Ever-popular local chef Reuben Riffel has just opened the doors to his latest, and most personal, establishment yet. In full command and ownership of Reuben's Restaurant & Bar, this new eatery has allowed the chef to create a place true to his heart that radiates the warmth and welcome so often missing from fine dining establishments.

Reuben and his wife Maryke have long dreamed of creating a restaurant into which they could wholly pour themselves and their countless ideas and this new haunt, right in the heart of delightful Franschhoek, does not miss a beat.

The space is light, bright and modern in style and does not fail to make the best of the iconic mountainous surroundings.
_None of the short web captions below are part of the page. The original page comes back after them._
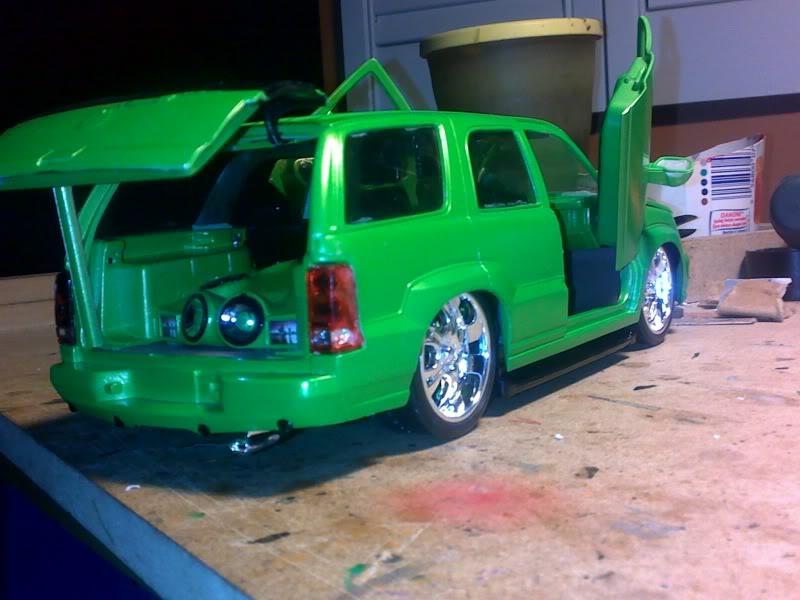 Cadillac Escalade 2003 Dub Edition 12072011766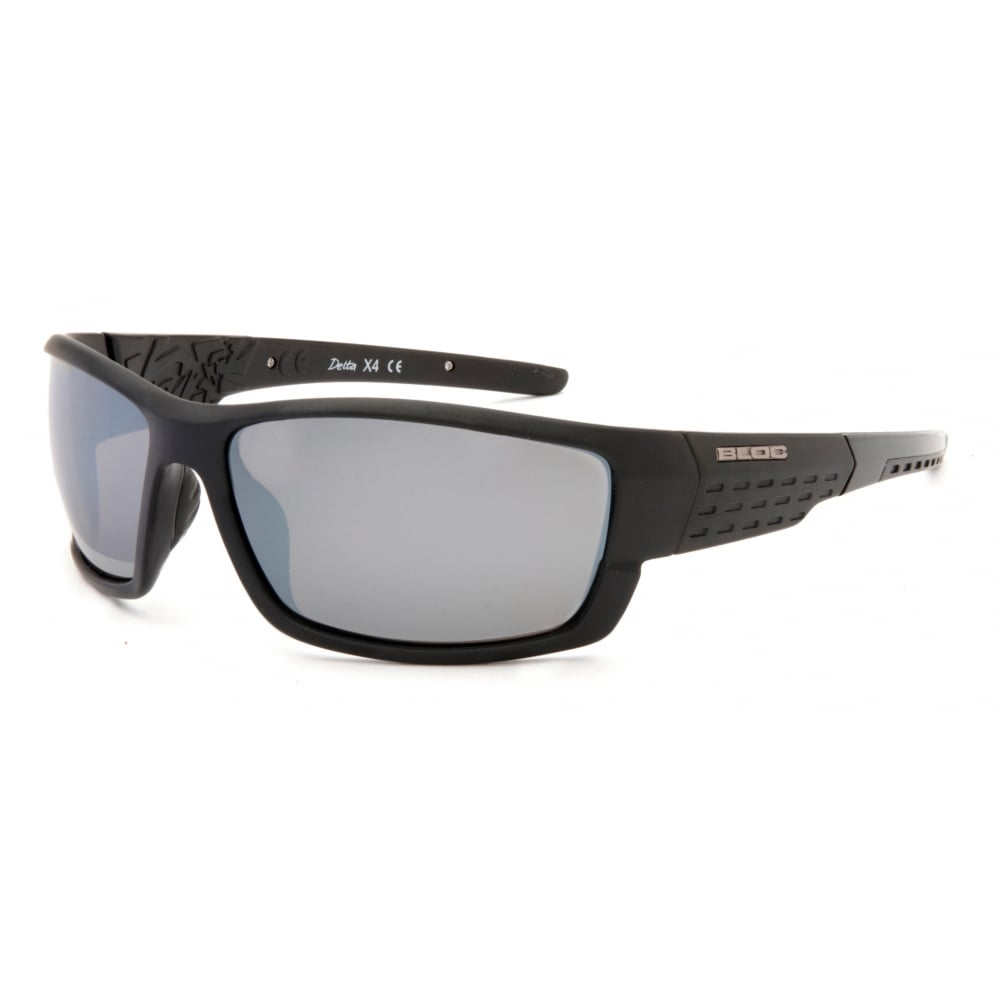 Delta Sunglasses - Matt Black O4hco6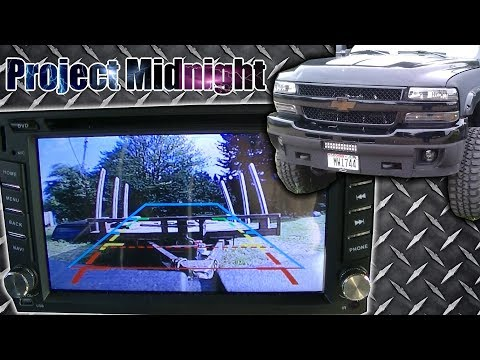 Project Midnight Backup Camera With Double Din Install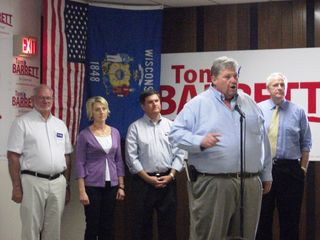 Barrett Rally in Eau Claire - 10-12-10 - 10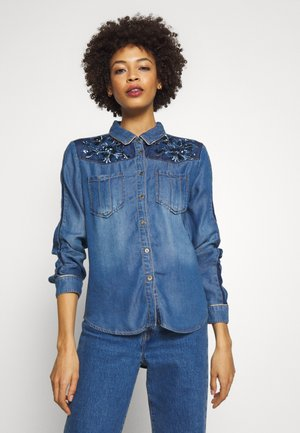CAM FLOWINGS - Bluse - denim medium wash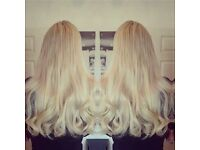 Statement Locks -mobile Hair extensions service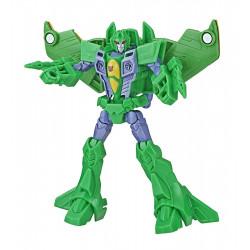 Transformers Cyberverse - Acid Storm - Toxic Slice E1884 E2801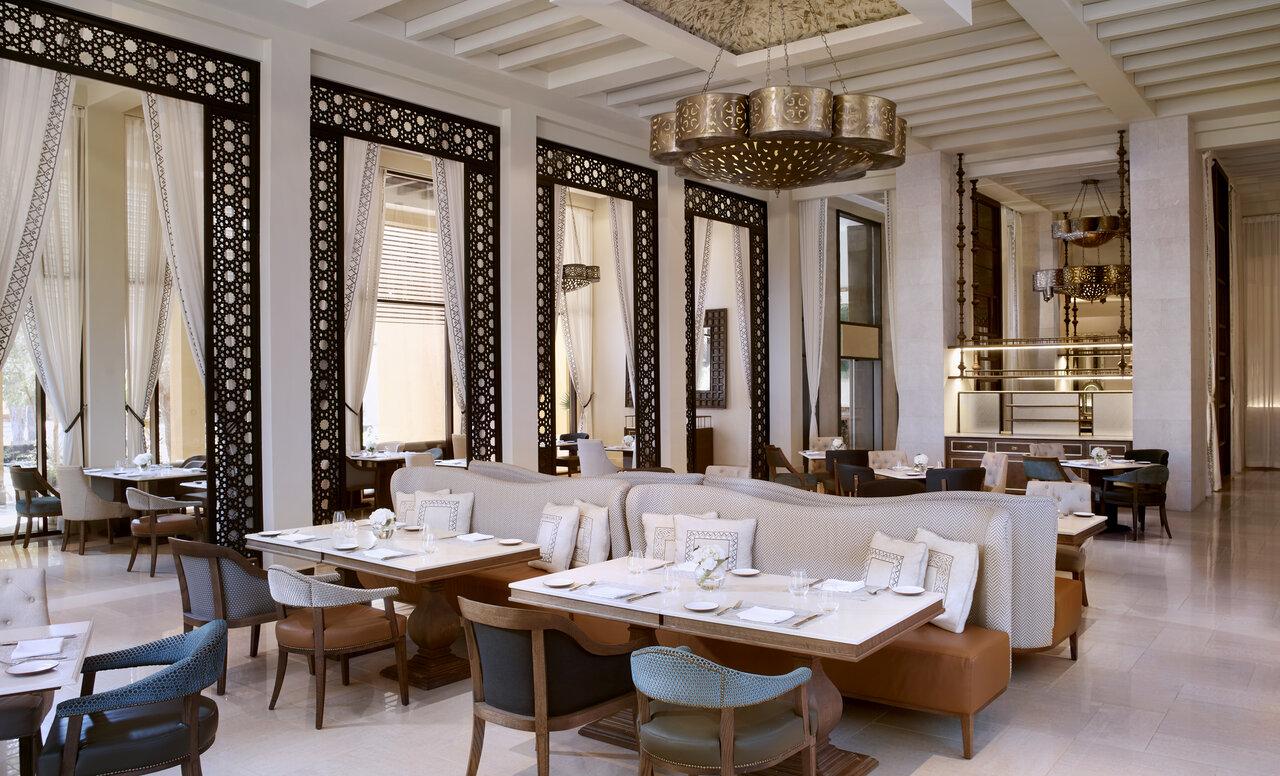 Al Wadi Desert Ras Al Khaimah By Ritz Carlton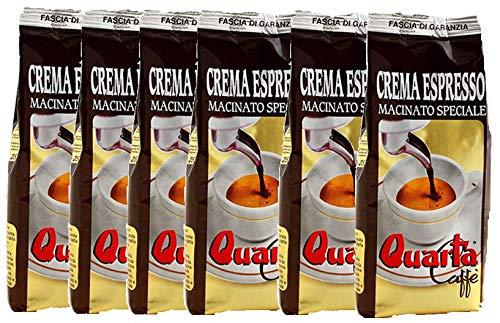 Caffè Quarta Crema Espresso macinato speciale. N. 6 confezioni da 250 g. Caffè italiano pugliese salentino prodotto e confezionato in...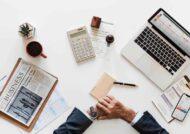 فواید داشتن برنامه مالی چیست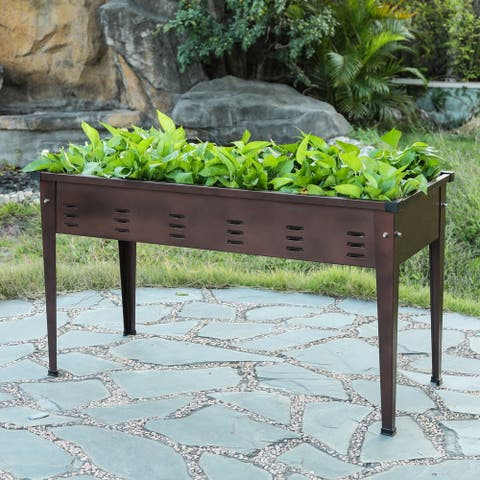 39.5in Metal Rectangular Raised Garden Planter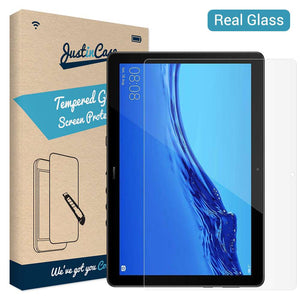 Just in Case Tempered Glass Huawei MediaPad T5 10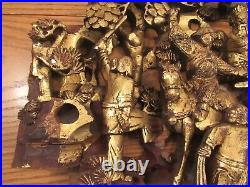 Antique Chinese deep relief gilt wood panel carving Imperial warriors 13x21.5
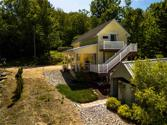 36 Colby Hill, Madison, NH 03849 - Image 1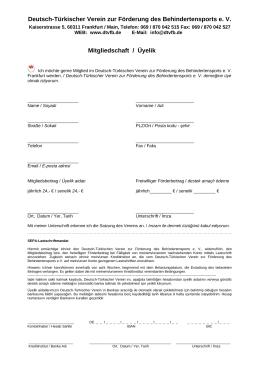 Formular als PDF herunterladen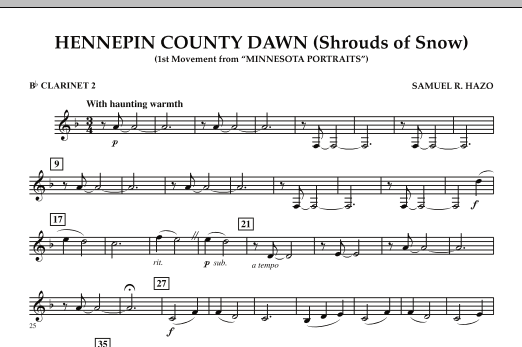 Hennepin County Dawn (Mvt. 1 of Minnesota Portraits) - Bb Clarinet 2 (Concert Band)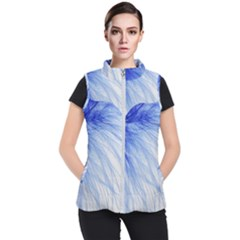 Feather Blue Colored Women s Puffer Vest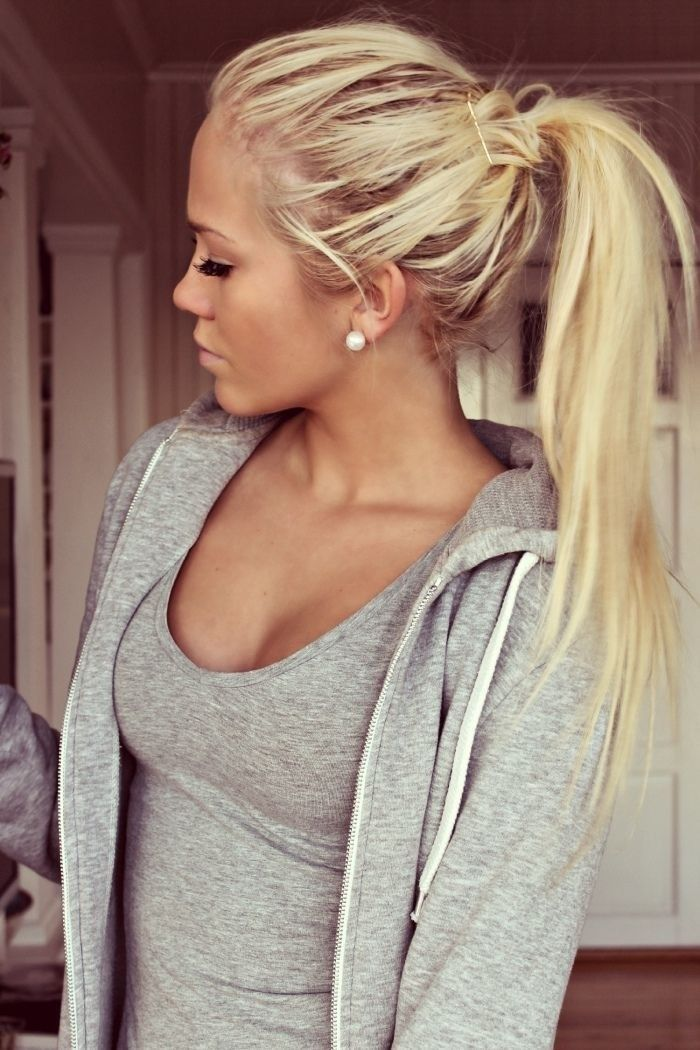 Excellent Blonde Ponytail Long Hair Pictures Photos And Images For Hairstyles For Women Draintrainus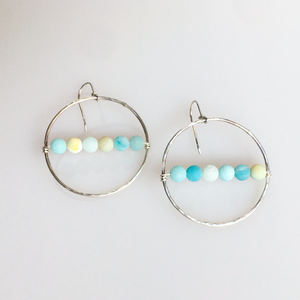 Sterling silver hoops with Amazonite earrings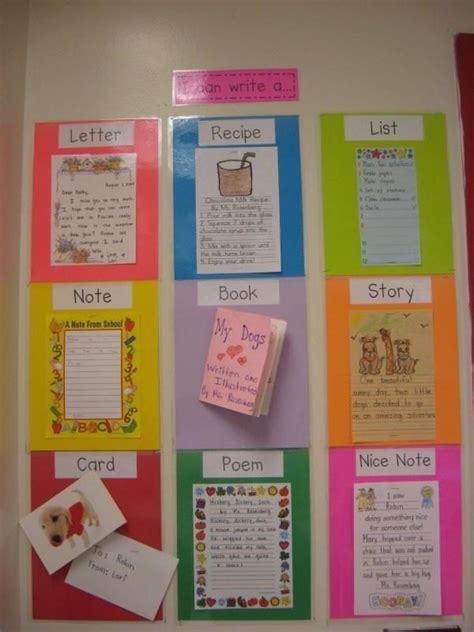 ks2 ideas for writing 25 best ideas about writing area on pinterest writing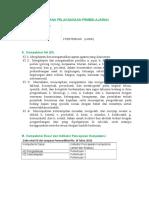 Form 3. Rpp Dosen Unri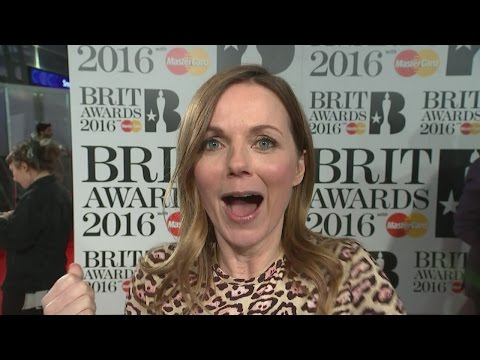 BRIT AWARDS 2016: Geri Halliwell talks Adele, Bluebell and her new album
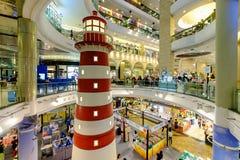 Terminal 21, Jeden duży zakupy centrum handlowe Fotografia Stock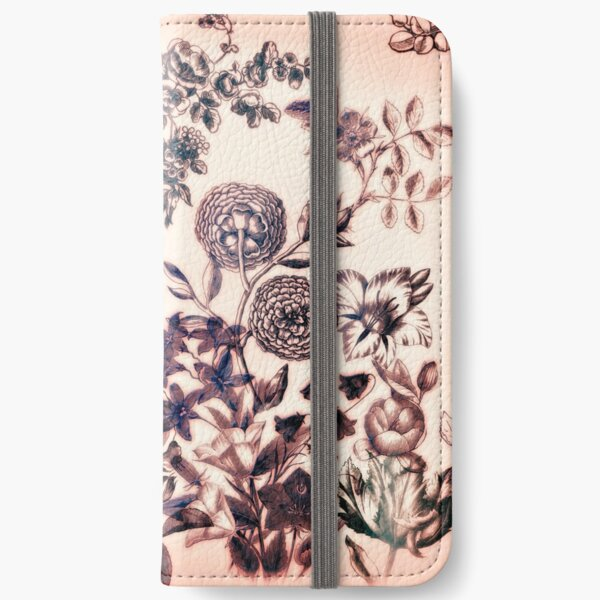 Botanical Flowers - Tattoo on Chaos iPhone Wallet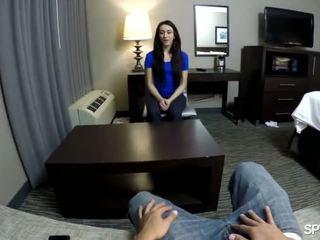 Baszás neki út bele a munka - porn videó 111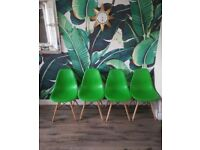 Excellent second hand Eames inspired Green Eiffel Style Retro Plastic Dining Office Lounge Chair x 4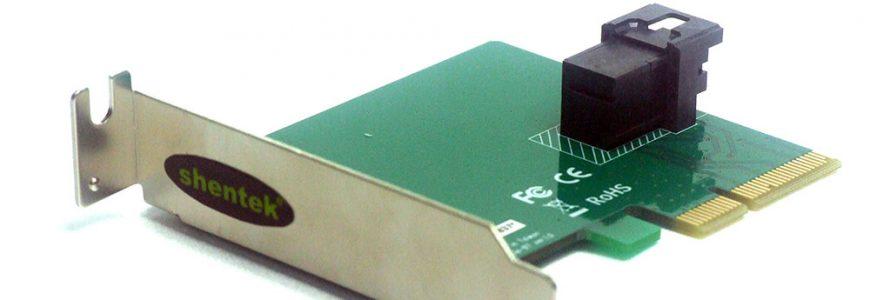 U.2 Low Profile PCI Express Card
A gorgeous courtyard will surely play host to many a lazy summer lunch come December-time. Reuben refuses to be defined by any one style of cooking and intends to use this new venture as medium for self-expression and manifestation of his every culinary whim.

‘The menu can change as often as I like, or as little as I like. This place is all about what I feel like doing. There is enormous freedom in being able to say and do that. I’ve worked hard to have this freedom and I’m enjoying it.’ exclaims a very passionate Reuben in reference to his modern fine-dining menu which is set to change in tandem with the seasons as well as his inspiration. After a complete tasting of the newly presented menu one can only be left quaking in one’s boots from the culinary artistry singing from each and every plate.

Oysters with Smoked Paprika Oil
An elevated take on serving oysters - the intensely smoky oil lifts this seafood delicacy to almost BBQ levels of moreishness.

Sweetcorn Polenta Fritter with Caramelized Garlic, Smoked Paprika and Goat’s Cheese
Where tapas is concerned it’s rare for a vegetarian dish to steal the show but this fried variation on humble corn is pure unadulterated perfection.

Sticky Duck Salad
An entire gastronomic journey in one bowl, salty, sour and sweet - the closest thing to umami I’ve tasted in a salad.

Franschhoek Trout Poké Bowl
Supporting his hometown, Reuben has taken the culinary world’s most current dish, poke, and given it a local spin by using Franschhoek trout instead of the typical salmon.

Risotto with Buffalo Mozzarella
When good quality ingredients meet seasoned skill, you get this risotto - a simple plateful of al dente arborio rice in all its moreish glory.

Chocolate Fondant
A bona fide crowd pleaser and a decadent ending to a sumptuous lunch.